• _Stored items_
────────

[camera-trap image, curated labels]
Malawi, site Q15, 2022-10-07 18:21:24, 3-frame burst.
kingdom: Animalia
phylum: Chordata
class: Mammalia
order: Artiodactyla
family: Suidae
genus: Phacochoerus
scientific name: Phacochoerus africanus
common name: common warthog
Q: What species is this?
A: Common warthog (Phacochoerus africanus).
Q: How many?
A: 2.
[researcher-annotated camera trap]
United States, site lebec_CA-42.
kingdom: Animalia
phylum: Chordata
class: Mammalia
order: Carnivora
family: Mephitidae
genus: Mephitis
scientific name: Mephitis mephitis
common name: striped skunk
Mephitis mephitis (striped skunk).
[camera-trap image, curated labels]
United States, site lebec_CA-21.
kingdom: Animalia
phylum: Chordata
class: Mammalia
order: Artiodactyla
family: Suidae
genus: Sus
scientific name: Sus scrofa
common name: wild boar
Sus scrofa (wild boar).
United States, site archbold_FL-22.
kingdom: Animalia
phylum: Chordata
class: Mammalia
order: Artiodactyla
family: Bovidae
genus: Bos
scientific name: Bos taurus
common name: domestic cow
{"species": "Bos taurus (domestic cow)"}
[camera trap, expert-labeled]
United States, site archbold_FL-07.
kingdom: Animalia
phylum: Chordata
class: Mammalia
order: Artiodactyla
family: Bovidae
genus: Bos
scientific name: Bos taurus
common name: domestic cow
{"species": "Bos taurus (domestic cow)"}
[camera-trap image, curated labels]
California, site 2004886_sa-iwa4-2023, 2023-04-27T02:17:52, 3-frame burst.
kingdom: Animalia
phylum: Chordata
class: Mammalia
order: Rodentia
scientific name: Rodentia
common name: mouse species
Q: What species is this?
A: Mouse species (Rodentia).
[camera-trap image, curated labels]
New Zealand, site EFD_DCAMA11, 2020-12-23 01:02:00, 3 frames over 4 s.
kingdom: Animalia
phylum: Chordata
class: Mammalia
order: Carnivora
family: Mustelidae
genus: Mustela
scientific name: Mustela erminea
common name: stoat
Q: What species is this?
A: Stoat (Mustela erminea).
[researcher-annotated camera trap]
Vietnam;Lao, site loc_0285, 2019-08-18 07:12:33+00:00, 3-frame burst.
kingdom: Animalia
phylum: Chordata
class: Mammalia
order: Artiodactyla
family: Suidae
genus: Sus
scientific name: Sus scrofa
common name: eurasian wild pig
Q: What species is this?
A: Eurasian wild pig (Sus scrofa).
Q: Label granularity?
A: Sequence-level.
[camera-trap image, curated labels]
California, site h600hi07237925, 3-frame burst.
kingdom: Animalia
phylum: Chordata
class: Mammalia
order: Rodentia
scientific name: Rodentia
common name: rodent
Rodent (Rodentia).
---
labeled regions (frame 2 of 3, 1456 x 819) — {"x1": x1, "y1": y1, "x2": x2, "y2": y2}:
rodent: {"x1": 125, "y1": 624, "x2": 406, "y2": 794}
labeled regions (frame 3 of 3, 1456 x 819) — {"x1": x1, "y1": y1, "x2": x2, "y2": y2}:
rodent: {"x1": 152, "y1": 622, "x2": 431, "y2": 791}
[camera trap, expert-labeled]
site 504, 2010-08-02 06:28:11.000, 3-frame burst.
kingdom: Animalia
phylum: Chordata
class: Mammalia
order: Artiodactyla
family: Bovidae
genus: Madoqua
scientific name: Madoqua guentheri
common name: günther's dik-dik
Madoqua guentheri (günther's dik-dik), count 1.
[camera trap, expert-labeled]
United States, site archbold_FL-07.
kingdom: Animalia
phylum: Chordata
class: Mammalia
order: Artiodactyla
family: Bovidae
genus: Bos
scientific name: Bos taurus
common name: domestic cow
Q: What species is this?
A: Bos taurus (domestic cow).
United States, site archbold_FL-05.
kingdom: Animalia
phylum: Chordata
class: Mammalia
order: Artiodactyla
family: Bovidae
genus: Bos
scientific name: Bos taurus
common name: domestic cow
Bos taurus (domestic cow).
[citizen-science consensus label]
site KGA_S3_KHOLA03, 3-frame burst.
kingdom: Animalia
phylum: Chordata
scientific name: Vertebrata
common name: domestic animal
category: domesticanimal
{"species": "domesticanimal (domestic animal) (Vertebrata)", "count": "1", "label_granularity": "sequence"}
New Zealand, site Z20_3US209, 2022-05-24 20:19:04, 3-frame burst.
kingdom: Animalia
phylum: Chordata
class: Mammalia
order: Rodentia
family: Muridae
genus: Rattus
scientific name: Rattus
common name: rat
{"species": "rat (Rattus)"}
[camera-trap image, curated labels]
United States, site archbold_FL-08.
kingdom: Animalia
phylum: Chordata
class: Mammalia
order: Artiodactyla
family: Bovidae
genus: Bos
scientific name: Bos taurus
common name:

────────

• _Problem description_
Output the records exactly.

• _Result of the task_
[camera-trap image, curated labels]
Malawi, site Q15, 2022-10-07 18:21:24, 3-frame burst.
kingdom: Animalia
phylum: Chordata
class: Mammalia
order: Artiodactyla
family: Suidae
genus: Phacochoerus
scientific name: Phacochoerus africanus
common name: common warthog
Q: What species is this?
A: Common warthog (Phacochoerus africanus).
Q: How many?
A: 2.
[researcher-annotated camera trap]
United States, site lebec_CA-42.
kingdom: Animalia
phylum: Chordata
class: Mammalia
order: Carnivora
family: Mephitidae
genus: Mephitis
scientific name: Mephitis mephitis
common name: striped skunk
Mephitis mephitis (striped skunk).
[camera-trap image, curated labels]
United States, site lebec_CA-21.
kingdom: Animalia
phylum: Chordata
class: Mammalia
order: Artiodactyla
family: Suidae
genus: Sus
scientific name: Sus scrofa
common name: wild boar
Sus scrofa (wild boar).
United States, site archbold_FL-22.
kingdom: Animalia
phylum: Chordata
class: Mammalia
order: Artiodactyla
family: Bovidae
genus: Bos
scientific name: Bos taurus
common name: domestic cow
{"species": "Bos taurus (domestic cow)"}
[camera trap, expert-labeled]
United States, site archbold_FL-07.
kingdom: Animalia
phylum: Chordata
class: Mammalia
order: Artiodactyla
family: Bovidae
genus: Bos
scientific name: Bos taurus
common name: domestic cow
{"species": "Bos taurus (domestic cow)"}
[camera-trap image, curated labels]
California, site 2004886_sa-iwa4-2023, 2023-04-27T02:17:52, 3-frame burst.
kingdom: Animalia
phylum: Chordata
class: Mammalia
order: Rodentia
scientific name: Rodentia
common name: mouse species
Q: What species is this?
A: Mouse species (Rodentia).
[camera-trap image, curated labels]
New Zealand, site EFD_DCAMA11, 2020-12-23 01:02:00, 3 frames over 4 s.
kingdom: Animalia
phylum: Chordata
class: Mammalia
order: Carnivora
family: Mustelidae
genus: Mustela
scientific name: Mustela erminea
common name: stoat
Q: What species is this?
A: Stoat (Mustela erminea).
[researcher-annotated camera trap]
Vietnam;Lao, site loc_0285, 2019-08-18 07:12:33+00:00, 3-frame burst.
kingdom: Animalia
phylum: Chordata
class: Mammalia
order: Artiodactyla
family: Suidae
genus: Sus
scientific name: Sus scrofa
common name: eurasian wild pig
Q: What species is this?
A: Eurasian wild pig (Sus scrofa).
Q: Label granularity?
A: Sequence-level.
[camera-trap image, curated labels]
California, site h600hi07237925, 3-frame burst.
kingdom: Animalia
phylum: Chordata
class: Mammalia
order: Rodentia
scientific name: Rodentia
common name: rodent
Rodent (Rodentia).
---
labeled regions (frame 2 of 3, 1456 x 819) — {"x1": x1, "y1": y1, "x2": x2, "y2": y2}:
rodent: {"x1": 125, "y1": 624, "x2": 406, "y2": 794}
labeled regions (frame 3 of 3, 1456 x 819) — {"x1": x1, "y1": y1, "x2": x2, "y2": y2}:
rodent: {"x1": 152, "y1": 622, "x2": 431, "y2": 791}
[camera trap, expert-labeled]
site 504, 2010-08-02 06:28:11.000, 3-frame burst.
kingdom: Animalia
phylum: Chordata
class: Mammalia
order: Artiodactyla
family: Bovidae
genus: Madoqua
scientific name: Madoqua guentheri
common name: günther's dik-dik
Madoqua guentheri (günther's dik-dik), count 1.
[camera trap, expert-labeled]
United States, site archbold_FL-07.
kingdom: Animalia
phylum: Chordata
class: Mammalia
order: Artiodactyla
family: Bovidae
genus: Bos
scientific name: Bos taurus
common name: domestic cow
Q: What species is this?
A: Bos taurus (domestic cow).
United States, site archbold_FL-05.
kingdom: Animalia
phylum: Chordata
class: Mammalia
order: Artiodactyla
family: Bovidae
genus: Bos
scientific name: Bos taurus
common name: domestic cow
Bos taurus (domestic cow).
[citizen-science consensus label]
site KGA_S3_KHOLA03, 3-frame burst.
kingdom: Animalia
phylum: Chordata
scientific name: Vertebrata
common name: domestic animal
category: domesticanimal
{"species": "domesticanimal (domestic animal) (Vertebrata)", "count": "1", "label_granularity": "sequence"}
New Zealand, site Z20_3US209, 2022-05-24 20:19:04, 3-frame burst.
kingdom: Animalia
phylum: Chordata
class: Mammalia
order: Rodentia
family: Muridae
genus: Rattus
scientific name: Rattus
common name: rat
{"species": "rat (Rattus)"}
[camera-trap image, curated labels]
United States, site archbold_FL-08.
kingdom: Animalia
phylum: Chordata
class: Mammalia
order: Artiodactyla
family: Bovidae
genus: Bos
scientific name: Bos taurus
common name:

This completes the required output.